A second part of the P&A study looked at the effectiveness of treatment. P&A brought in an expert in the field of dually diagnosed patients, William I. Gardner, a University of Wisconsin psychologist. He evaluated the treatment being given class members, spending one day each at Elgin Mental Health Center, at Chicago-Read Mental Health Center and at the Howe Developmental Center.

Gardner found the staff to be motivated and committed but lacking the skills needed to handle the difficult population. He found programs to teach habilitation (self-care and daily living skills) adequate, but the programs providing psychological treatment were inadequate. Gardner recommended better training for the staff and increased use of professionals.

Gardner also testified that in Wisconsin relatively few dually diagnosed patients live in state mental facilities. He reasoned that, with services in the community, many of the individuals now in Illinois institutions could function in less restrictive environments.

Other treatment weaknesses identified by Gardner:

Drug treatment was overused and misused. It was often the major or only treatment for patients, even those who did not have problems that could be treated with drugs.

Psychological treatment plans were not drawn to address the symptoms that resulted in the individual's hospitalization.

Psychological treatment was done in groups not individually.

Reliance was upon punishment in group token and penalty programs, by which individuals get a reward at the end of each day for positive behavior and lose something for negative actions.

Lack of a system to monitor patient behavior made it impossible to know whether treatment was working.

Too little interaction occurred between doctors and psychologists.

Zena Naiditch, executive director of P&A, believes that her agency's findings offer a "snapshot" of what it is like generally in the state institutions. The department, however, maintains that the information is dated and that it has made progress since.
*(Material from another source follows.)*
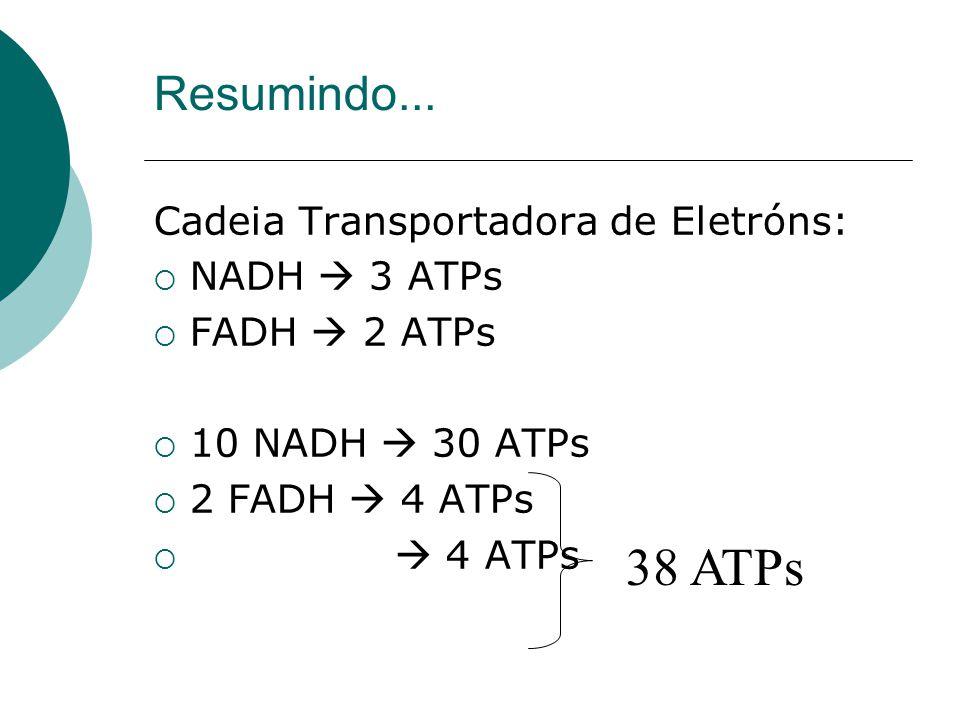 Cadeia Transportadora de Eletróns: NADH 3 ATPs FADH 2 ATPs 10 NADH 30 ATPs 2 FADH 4 ATPs 4 ATPs Resumindo... 38 ATPs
Penny Strong, DMHDD spokesperson, says that since the 1988 reports upon which Staniec's ruling is based, the department has strengthened training in abuse and neglect, has put in place its internal office of inspector general and added new staff to allow better treatment.

Judge Staniec sided with Protection and Advocacy and ruled that DMHDD had failed to comply with the consent order. He ordered P&A to continue as the court's monitor. He wrote that he wanted not to intrude upon legislative prerogative but to focus attention on the findings of his court. He made several suggestions for improvement, including:

Stronger central office coordination between, supervision of, and control over facilities to attain uniformity in the way that facilities are operated.

Improved management and supervisory skills and better staff training.

Establishment of an independent ombudsman, on the order of the federal government General Accounting Office, to monitor and evaluate the facilities and report periodically to DMHDD and the General Assembly.

Psychological screening of new direct-care staff candidates to identify those without the emotional stability to handle the stress.

Disciplinary sanctions for personnel who violate policy or who abuse patients.

Allowing in abuse cases for the prevailing party to recover attorney fees and costs.

Keeping statistics of actions on abuse and neglect cases taken by various agencies, such as DMHDD and State Police.

Staniec and P&A have given lawmakers issues to think about this spring. Abuse and neglect outrage everyone. Less incendiary but nearly as important are the questions that Gardner raises about the treatment offered in state facilities.